The Supreme Court hasn’t decided whether to hear the case yet. In any case, the council is moving forward with the process as if the 9th Circuit’s decision is the last word, said Jim Armstrong, plan coordinator with the North Pacific Fishery Management Council.
“Since that’s kind of up the air, we’re dealing with the circuit court finding as final, and as such, we need to amend the FMP,” he said.
In its comments submitted to the council for the upcoming meeting, the group requests that the council form a committee to help develop options for a salmon FMP and include UCIDA members in the process.
The group wants the fishery to managed as a unit throughout salmon species’ ranges, according to its comments.

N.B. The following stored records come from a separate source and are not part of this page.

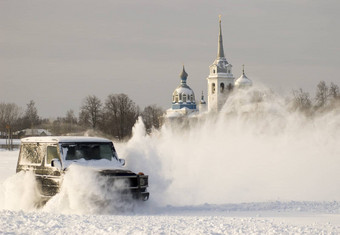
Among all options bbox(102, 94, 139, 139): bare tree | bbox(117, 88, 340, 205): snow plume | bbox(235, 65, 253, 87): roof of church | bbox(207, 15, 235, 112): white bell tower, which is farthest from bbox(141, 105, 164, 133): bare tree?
bbox(117, 88, 340, 205): snow plume

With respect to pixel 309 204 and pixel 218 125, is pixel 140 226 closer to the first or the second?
pixel 309 204

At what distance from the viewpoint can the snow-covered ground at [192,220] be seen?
1014 cm

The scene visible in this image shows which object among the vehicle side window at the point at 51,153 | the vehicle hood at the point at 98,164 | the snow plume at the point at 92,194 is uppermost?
the vehicle side window at the point at 51,153

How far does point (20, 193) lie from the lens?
14.2 metres

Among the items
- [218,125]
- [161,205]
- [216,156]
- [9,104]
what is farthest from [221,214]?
[9,104]

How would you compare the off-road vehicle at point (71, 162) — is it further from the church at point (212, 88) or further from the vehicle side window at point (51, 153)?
the church at point (212, 88)

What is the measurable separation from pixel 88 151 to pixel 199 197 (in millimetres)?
3988

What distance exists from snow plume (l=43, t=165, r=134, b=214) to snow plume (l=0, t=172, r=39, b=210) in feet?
4.70

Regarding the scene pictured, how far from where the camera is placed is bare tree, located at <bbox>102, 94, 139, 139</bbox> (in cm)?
9612

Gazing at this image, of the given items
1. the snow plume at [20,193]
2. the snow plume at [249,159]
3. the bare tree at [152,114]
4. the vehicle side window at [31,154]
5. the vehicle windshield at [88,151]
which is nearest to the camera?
the vehicle windshield at [88,151]

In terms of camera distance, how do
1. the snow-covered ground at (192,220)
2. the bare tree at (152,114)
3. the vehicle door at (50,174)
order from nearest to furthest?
1. the snow-covered ground at (192,220)
2. the vehicle door at (50,174)
3. the bare tree at (152,114)

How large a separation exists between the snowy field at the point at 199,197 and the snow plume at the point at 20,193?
0.03m

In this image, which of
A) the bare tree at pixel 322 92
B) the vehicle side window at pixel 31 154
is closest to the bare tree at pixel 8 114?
the bare tree at pixel 322 92

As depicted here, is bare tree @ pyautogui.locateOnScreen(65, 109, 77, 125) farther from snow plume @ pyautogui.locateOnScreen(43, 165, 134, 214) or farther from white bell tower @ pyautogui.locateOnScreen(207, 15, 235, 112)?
snow plume @ pyautogui.locateOnScreen(43, 165, 134, 214)
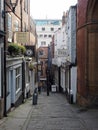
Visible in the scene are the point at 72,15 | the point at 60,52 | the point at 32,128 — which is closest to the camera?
the point at 32,128

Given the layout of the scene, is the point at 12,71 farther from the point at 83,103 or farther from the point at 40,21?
the point at 40,21

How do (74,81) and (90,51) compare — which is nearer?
(90,51)

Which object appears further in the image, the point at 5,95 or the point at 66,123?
the point at 5,95

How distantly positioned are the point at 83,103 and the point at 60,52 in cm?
1527

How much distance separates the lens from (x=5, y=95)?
2008 centimetres

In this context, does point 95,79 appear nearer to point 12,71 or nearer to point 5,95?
point 12,71

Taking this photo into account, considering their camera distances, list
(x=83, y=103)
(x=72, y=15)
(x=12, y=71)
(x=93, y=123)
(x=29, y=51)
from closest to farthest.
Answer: (x=93, y=123) < (x=12, y=71) < (x=83, y=103) < (x=72, y=15) < (x=29, y=51)

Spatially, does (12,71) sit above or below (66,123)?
above

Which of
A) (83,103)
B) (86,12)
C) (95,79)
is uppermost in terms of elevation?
(86,12)

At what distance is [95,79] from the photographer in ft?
81.1

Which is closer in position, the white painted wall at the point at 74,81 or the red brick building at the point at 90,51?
the red brick building at the point at 90,51

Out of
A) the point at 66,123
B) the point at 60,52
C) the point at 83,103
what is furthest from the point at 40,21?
the point at 66,123

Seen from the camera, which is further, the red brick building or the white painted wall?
the white painted wall

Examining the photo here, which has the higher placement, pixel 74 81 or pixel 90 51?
pixel 90 51
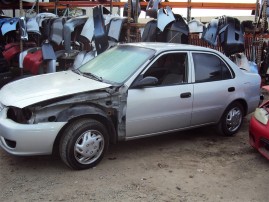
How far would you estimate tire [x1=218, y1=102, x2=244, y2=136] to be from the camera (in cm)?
569

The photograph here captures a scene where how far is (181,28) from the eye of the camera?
24.6 ft

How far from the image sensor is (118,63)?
498 cm

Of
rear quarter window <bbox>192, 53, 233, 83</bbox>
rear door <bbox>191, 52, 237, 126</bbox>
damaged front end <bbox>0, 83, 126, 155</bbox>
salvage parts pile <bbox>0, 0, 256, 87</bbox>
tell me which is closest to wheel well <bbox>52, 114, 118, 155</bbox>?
damaged front end <bbox>0, 83, 126, 155</bbox>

“To be clear, this does not mean that the Council is required to take over the State’s job or preempt state fishery management,” the comments state. “Rather it means that the Council, through the FMP, has to set the standards for this fishery based on the requirements of the MSA and its 10 national standards. Whether the State is ultimately willing to voluntarily meet those standards is a separate question, as is the potential need for preemption if the state does not meet those standards.”
Though the group says state management based on escapement goals has failed to meet sustainability criteria in the past, it supports escapement goals as a better management option than annual catch limits.
What are the implications for the other salmon fisheries?
Though UCIDA was the group the brought the lawsuit, it wasn’t the only salmon fishery affected by Amendment 12. The move also removed the salmon fisheries in Prince William Sound and the Alaska Peninsula from the FMP.
The fishermen in the Alaska Peninsula area aren’t too happy about being pulled into the lawsuit, said Steve Brown, the president of the Concerned Area M Fishermen, which represents commercial fishermen who fish in the Alaska Peninsula management area.
“Out there, we don’t have any of the issues that the Cook Inlet guys have been complaining about,” he said. “That’s not an issue for us. We feel like we’re kind of getting dragged into this and we’re getting up to speed.”
The Alaska Peninsula fishermen don’t have an axe to grind with state management — in general, they’ve been pretty happy with it, Brown said. With the future of the plan thrown into question, however, the Alaska Peninsula fishermen will have to jump into the North Pacific Fishery Management Council process, he said.
That means travel costs, attorney’s fees and time investment into reading through the lawsuit and discussion paperwork, he said.
They’re also concerned about the potential for the implementation of annual catch limits, which are a regular management tools in other federal fisheries. To meet the Magnuson-Stevens Act criterion of preventing overfishing, the FMP has to determine standards for annual catch limits, a less flexible system than the escapement goal system, according to NMFS’ discussion paper.
The Concerned Area M Fishermen plan to advocate for a plan that keeps management as close to what exists now as possible, Brown said.
Annual catch limits and having to incorporate standards from the Endangered Species Act, which are involved in other West Coast fisheries, would make the fishery more complex, he said.
“In some respects, (the annual catch limits) provision is trying to pound a square peg into a round hole,” Brown said. “It doesn’t really match up with the life history of salmon. That’s going to be a really tough issue to deal with, when the council starts looking at catch limits and how that concept would apply to salmon fisheries.”